• PROMPT:
Resize the entries below, starting with the line with "What is the distance" and going on through the end of the entries, by writing out only these lines again, requests included. Multiply every distance and coordinate in the answers by 0.3 and round each result to the number of decimals it had, with halves rounded up.

--- begin SUPPLIED DATA ---

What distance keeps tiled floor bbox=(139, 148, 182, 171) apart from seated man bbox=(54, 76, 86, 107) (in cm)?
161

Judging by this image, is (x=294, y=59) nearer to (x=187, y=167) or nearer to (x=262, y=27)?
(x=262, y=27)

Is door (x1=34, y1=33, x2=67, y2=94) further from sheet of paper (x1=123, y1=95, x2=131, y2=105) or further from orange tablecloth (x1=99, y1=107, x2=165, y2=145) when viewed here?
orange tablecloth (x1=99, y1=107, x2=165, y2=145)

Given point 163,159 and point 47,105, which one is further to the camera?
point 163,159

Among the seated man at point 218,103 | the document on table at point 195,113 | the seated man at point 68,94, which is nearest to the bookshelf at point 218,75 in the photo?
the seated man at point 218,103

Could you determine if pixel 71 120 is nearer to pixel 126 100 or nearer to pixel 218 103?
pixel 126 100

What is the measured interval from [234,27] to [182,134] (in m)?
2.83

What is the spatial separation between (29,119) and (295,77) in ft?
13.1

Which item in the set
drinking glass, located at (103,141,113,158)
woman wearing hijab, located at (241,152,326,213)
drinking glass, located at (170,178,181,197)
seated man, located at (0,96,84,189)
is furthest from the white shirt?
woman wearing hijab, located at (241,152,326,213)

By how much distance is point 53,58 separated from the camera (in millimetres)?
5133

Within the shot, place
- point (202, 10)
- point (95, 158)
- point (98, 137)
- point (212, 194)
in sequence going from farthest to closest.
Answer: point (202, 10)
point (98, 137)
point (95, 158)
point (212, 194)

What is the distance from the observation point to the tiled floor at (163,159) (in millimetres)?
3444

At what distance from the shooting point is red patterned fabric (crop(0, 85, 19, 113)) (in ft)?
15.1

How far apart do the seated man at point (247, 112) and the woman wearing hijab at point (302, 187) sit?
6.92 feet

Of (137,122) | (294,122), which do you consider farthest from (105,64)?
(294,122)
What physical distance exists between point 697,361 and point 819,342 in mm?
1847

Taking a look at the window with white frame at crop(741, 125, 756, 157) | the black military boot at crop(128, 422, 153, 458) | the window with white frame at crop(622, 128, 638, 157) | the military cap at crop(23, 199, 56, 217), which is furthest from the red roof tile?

--- end SUPPLIED DATA ---

• SOLUTION BELOW:
What is the distance from the observation point to the tiled floor at (163,159) (in millimetres)?
1033

At what distance from the shooting point is red patterned fabric (crop(0, 85, 19, 113)) (in ft)?
4.5

How far apart do the seated man at point (247, 112) and the woman wearing hijab at point (302, 187) sit?
2.08 feet

Of (137,122) | (294,122), which do you consider farthest from (105,64)?
(88,37)
What physical distance exists between point 697,361 and point 819,342 in mm?
554

Taking a look at the window with white frame at crop(741, 125, 756, 157) | the black military boot at crop(128, 422, 153, 458) | the window with white frame at crop(622, 128, 638, 157) | the military cap at crop(23, 199, 56, 217), which is furthest from the red roof tile?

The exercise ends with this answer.